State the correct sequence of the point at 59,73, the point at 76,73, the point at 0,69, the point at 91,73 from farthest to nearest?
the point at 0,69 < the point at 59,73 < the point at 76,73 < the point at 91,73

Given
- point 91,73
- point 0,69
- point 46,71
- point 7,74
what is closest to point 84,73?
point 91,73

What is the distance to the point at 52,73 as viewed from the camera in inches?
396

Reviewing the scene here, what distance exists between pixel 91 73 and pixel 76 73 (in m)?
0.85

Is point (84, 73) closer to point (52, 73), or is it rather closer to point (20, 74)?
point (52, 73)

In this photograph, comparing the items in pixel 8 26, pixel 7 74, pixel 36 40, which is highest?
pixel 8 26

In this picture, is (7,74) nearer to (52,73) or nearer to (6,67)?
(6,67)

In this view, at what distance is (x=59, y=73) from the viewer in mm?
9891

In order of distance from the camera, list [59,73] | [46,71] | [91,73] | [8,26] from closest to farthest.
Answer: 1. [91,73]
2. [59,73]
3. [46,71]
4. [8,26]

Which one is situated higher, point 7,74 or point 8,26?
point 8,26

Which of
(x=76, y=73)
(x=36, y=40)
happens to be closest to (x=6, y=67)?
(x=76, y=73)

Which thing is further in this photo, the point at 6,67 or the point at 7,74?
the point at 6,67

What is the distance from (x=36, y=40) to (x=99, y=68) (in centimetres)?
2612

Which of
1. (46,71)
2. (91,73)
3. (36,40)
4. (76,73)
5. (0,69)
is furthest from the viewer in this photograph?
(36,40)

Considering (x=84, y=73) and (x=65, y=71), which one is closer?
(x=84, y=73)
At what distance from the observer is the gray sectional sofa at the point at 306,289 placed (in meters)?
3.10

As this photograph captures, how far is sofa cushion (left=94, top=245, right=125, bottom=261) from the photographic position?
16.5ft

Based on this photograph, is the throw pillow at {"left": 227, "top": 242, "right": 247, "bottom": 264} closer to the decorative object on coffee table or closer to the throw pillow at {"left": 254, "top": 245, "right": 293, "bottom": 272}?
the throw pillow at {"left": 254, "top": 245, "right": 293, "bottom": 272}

What is needed
Please reproduce every one of the lines above word for word, in the same order.

Task response
State the correct sequence of the point at 59,73, the point at 76,73, the point at 0,69, the point at 91,73 from farthest to nearest?
the point at 0,69 < the point at 59,73 < the point at 76,73 < the point at 91,73

Given
- point 91,73
- point 0,69
- point 46,71
- point 7,74
what is closest to point 84,73?
point 91,73

What is the distance to the point at 52,73 as viewed from the camera in inches?
396

Reviewing the scene here, what distance exists between pixel 91 73 and pixel 76 73 (in m)?
0.85

Is point (84, 73) closer to point (52, 73), or is it rather closer to point (20, 74)?
point (52, 73)

In this photograph, comparing the items in pixel 8 26, pixel 7 74, pixel 36 40, which is highest?
pixel 8 26

In this picture, is (7,74) nearer to (52,73) or nearer to (6,67)?
(6,67)

In this view, at what distance is (x=59, y=73) from the viewer in mm?
9891

In order of distance from the camera, list [59,73] | [46,71] | [91,73] | [8,26] from closest to farthest.
Answer: 1. [91,73]
2. [59,73]
3. [46,71]
4. [8,26]

Which one is situated higher, point 7,74 or point 8,26?
point 8,26

Which of
(x=76, y=73)
(x=36, y=40)
happens to be closest to (x=6, y=67)?
(x=76, y=73)

Which thing is further in this photo, the point at 6,67 or the point at 7,74?
the point at 6,67

What is the distance from (x=36, y=40) to (x=99, y=68) (in centimetres)?
2612

Which of
1. (46,71)
2. (91,73)
3. (36,40)
4. (76,73)
5. (0,69)
is furthest from the viewer in this photograph?
(36,40)

Considering (x=84, y=73) and (x=65, y=71), which one is closer?
(x=84, y=73)
At what distance from the observer is the gray sectional sofa at the point at 306,289 placed (in meters)?
3.10

As this photograph captures, how far is sofa cushion (left=94, top=245, right=125, bottom=261) from the photographic position?
16.5ft

Based on this photograph, is the throw pillow at {"left": 227, "top": 242, "right": 247, "bottom": 264} closer to the decorative object on coffee table or closer to the throw pillow at {"left": 254, "top": 245, "right": 293, "bottom": 272}?
the throw pillow at {"left": 254, "top": 245, "right": 293, "bottom": 272}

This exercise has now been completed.